要介護認定を申し込んでから、原則として30日以内に市町村から認定結果の通知が届きます。「要支援」か「要介護」に認定されたら、介護保険サービスの利用が可能です。これ以降の流れを大まかに追ってみましょう。

結果が届いたら介護のプラン作りを始めよう。

要介護度によって利用できる介護サービスには上限があります。その枠内で、どのサービスをどう利用するか。在宅で介護するか、施設を利用するか…。何だか大変そうに感じるかもしれませんが、ひとつずつクリアしていけば大丈夫。サービスの種類と量を組み合わせて、「介護の計画」を立てることからスタートしていきましょう!

この介護の計画(ケアプラン)作りの窓口は、「要支援」に認定された人と「要介護」に認定された人で変わってきます。

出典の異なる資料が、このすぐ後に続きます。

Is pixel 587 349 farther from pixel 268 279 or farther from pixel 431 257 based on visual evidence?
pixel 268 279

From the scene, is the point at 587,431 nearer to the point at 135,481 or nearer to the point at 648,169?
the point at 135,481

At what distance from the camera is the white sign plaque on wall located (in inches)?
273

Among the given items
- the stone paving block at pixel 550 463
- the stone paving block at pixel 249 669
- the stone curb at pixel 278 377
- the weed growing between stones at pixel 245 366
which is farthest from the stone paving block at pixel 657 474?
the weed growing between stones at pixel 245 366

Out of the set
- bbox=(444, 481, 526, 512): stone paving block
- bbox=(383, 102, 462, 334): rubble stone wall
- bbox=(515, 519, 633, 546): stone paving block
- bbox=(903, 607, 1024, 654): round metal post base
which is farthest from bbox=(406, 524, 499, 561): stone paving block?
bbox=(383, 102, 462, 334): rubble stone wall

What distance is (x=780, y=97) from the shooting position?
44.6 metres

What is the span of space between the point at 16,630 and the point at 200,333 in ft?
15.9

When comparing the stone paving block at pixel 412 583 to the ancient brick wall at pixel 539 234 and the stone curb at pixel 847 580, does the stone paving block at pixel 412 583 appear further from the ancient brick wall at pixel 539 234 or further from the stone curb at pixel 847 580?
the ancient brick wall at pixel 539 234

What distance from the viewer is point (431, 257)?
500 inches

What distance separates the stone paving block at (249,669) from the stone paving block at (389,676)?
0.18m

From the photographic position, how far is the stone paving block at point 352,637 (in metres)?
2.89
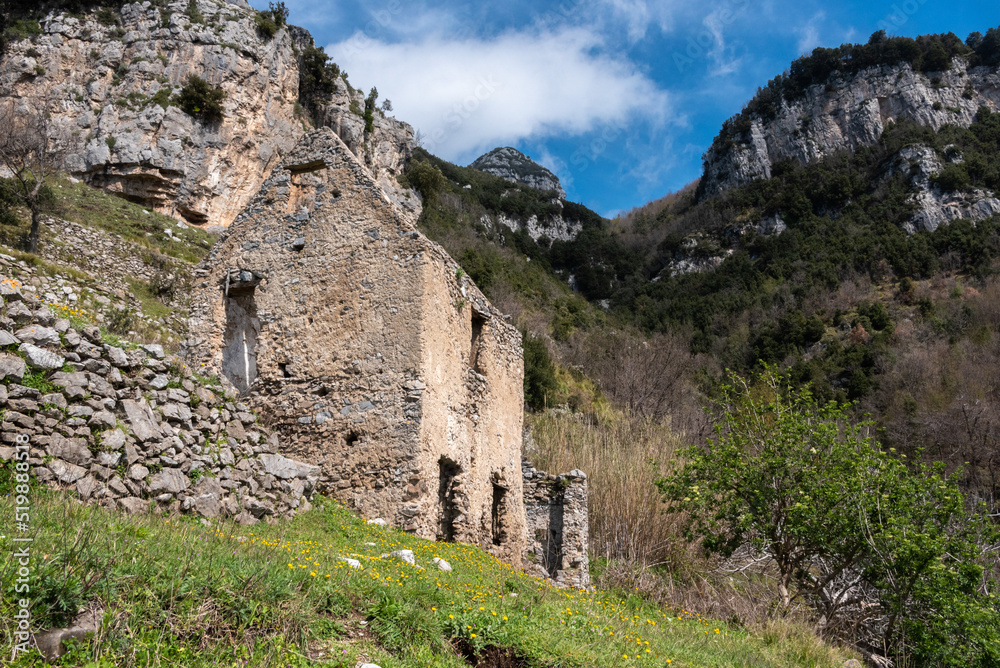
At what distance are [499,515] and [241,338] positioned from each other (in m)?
4.94

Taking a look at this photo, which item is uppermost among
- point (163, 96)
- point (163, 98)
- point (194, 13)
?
point (194, 13)

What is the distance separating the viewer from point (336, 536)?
7004 mm

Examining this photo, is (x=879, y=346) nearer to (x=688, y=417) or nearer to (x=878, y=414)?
(x=878, y=414)

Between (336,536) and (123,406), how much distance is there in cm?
251

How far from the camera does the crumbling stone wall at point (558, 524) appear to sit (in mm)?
11500

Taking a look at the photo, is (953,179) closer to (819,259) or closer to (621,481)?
(819,259)

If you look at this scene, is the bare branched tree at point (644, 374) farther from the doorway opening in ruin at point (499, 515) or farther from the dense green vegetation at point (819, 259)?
the doorway opening in ruin at point (499, 515)

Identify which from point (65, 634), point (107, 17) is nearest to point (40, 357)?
point (65, 634)

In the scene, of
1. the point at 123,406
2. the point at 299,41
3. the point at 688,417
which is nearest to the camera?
the point at 123,406

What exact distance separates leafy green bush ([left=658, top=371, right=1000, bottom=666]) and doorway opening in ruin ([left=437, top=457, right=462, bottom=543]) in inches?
143

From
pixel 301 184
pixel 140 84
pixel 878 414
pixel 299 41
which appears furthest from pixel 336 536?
pixel 299 41

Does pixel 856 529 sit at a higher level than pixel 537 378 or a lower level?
lower

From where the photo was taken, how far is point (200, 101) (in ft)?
101

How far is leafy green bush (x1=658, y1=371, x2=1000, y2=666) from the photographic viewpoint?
26.1ft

「要支援」の場合は、「地域包括支援センター」という市町村の依頼を受けた総合相談窓口で。「要介護」の窓口はケアマネージャー、通称「ケアマネ」にプランを立ててもらいます。もちろん、プランは本人や家族の希望にそって立てられますので安心してくださいね。

さぁ、サービスを提供してくれる事業者と契約だ!

ケアプランが決まったら、自分が利用したい介護サービスを提供する事業所を選び、契約します。そうしてはじめて、家にヘルパーが来てくれたり、車いすをレンタルできたりするわけです。また老人ホームなどの施設を利用したい場合は、直接施設に申し込みましょう。

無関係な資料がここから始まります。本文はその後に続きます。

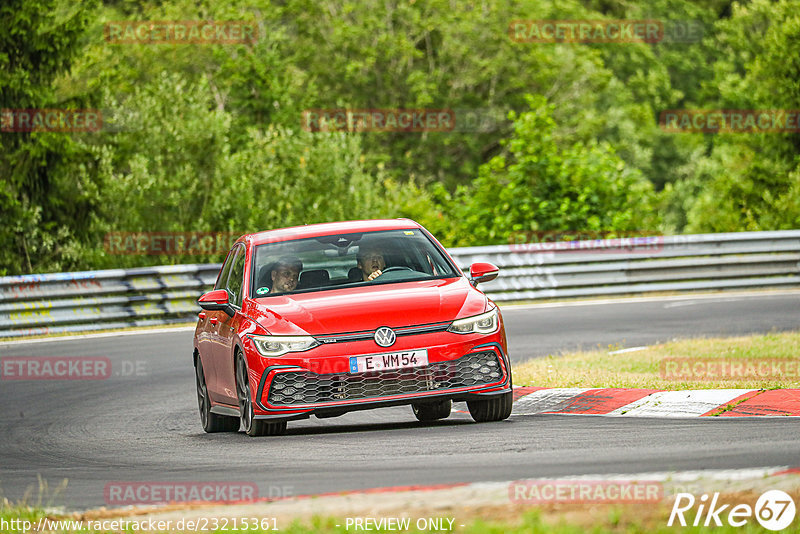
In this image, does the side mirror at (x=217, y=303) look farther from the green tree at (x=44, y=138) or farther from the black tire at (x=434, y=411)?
the green tree at (x=44, y=138)

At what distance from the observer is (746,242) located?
24859 millimetres

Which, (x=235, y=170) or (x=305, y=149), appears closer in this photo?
(x=235, y=170)

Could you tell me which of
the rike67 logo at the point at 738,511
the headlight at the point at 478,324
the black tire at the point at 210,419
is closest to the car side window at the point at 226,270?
the black tire at the point at 210,419

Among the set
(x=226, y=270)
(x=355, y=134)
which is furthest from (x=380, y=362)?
(x=355, y=134)

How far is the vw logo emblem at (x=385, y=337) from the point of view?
9227 millimetres

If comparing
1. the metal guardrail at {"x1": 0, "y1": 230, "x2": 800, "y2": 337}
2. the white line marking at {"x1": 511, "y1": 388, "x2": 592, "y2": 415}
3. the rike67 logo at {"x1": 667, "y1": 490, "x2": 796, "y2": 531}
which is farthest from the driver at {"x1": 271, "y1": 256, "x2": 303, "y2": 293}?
the metal guardrail at {"x1": 0, "y1": 230, "x2": 800, "y2": 337}

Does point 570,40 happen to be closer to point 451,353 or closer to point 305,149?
point 305,149

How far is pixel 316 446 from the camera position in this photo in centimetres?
900

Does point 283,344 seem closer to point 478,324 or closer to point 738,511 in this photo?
point 478,324

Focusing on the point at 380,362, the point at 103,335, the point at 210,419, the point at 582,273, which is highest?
the point at 380,362

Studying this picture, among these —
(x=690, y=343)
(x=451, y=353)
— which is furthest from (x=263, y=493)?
(x=690, y=343)

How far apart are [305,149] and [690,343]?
18.6 meters

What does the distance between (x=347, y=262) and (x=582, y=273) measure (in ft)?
47.1

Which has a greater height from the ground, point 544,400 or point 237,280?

介護保険サービスを利用する際は、一部の自己負担以外は介護保険でまかなわれますが、要介護状態区分によって支給限度額が異なります。

1ヵ月に利用したサービス料の合計が、支給限度額内であれば、1割(2015年8月より一定以上の所得者は2割)負担です。支給限度額を超えた場合は、超えた分が全額自己負担になりますので注意が必要です。

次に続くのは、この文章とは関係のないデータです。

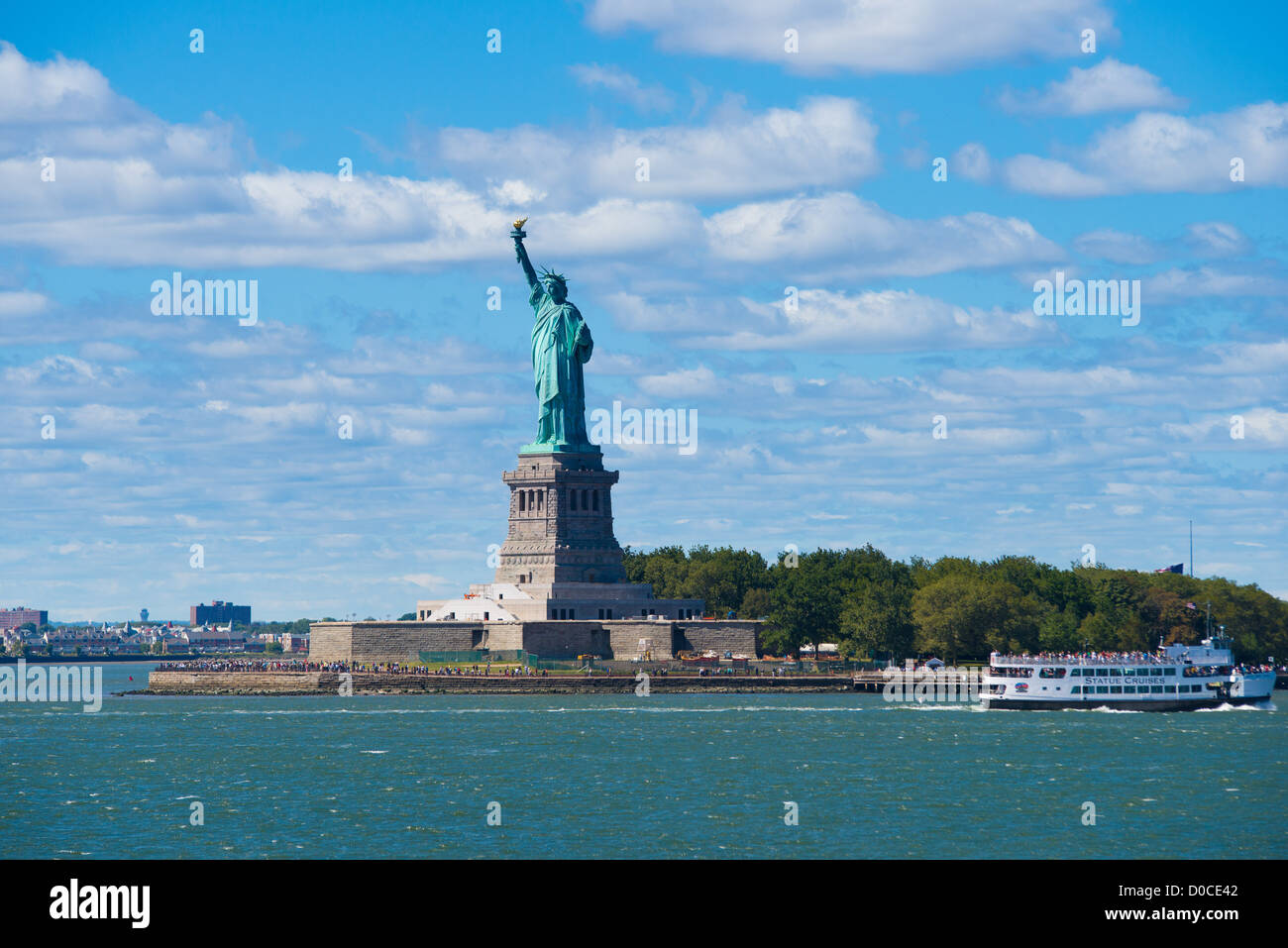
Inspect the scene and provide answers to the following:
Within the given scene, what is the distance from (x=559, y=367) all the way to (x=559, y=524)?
1236 cm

介護保険サービスの費用は「単位」で表します。たとえば「訪問介護」の身体介護20分未満は「165単位」。通常の単位は10円で計算されますから、サービス利用料(介護報酬)は1,650円。自己負担額は165円になります。(地域によっては、1単位10円でないところもあります。例えば、東京23区は11.40円と割高)。

単価10円の地域で要支援1の利用者は、支給限度額は50,030円なので、自己負担1割で利用できる限度額は5,003円までです。

居宅介護サービス費等及び介護予防サービス費においての限度基準額を参考にご覧ください(2014年4月時点)。 

要支援・要介護のサービス限度額一覧表

要支援1

限度額(月額):5,003単位

1ヶ月あたりの利用限度額:50,030円

要支援2

限度額(月額):10,473単位

1ヶ月あたりの利用限度額:104,730円

要介護1

限度額(月額):16,692単位

1ヶ月あたりの利用限度額:166,920円

要介護2

限度額(月額):19,616単位

1ヶ月あたりの利用限度額:196,160円

要介護3

限度額(月額):26,931単位

1ヶ月あたりの利用限度額:269,310円

要介護4

限度額(月額):30,806単位

1ヶ月あたりの利用限度額:308,060円

要介護5

限度額(月額):36,065単位

1ヶ月あたりの利用限度額:360,650円

 

まとめ

要介護認定の結果が届いたら、在宅介護にすべきか、施設を利用すべきかなどどのサービスを利用するか、まずは計画を立てましょう。「要支援」(地域包括支援センター)と「要介護」(ケアマネージャー)では、ケアプラン作りの窓口が異なります。1ヵ月に利用したサービス料の合計が、支給限度額内であれば、1割(2015年8月より一定以上の所得者は2割)負担です。支給限度額を超えた場合は、超えた分が全額自己負担になるので心得ておきましょう。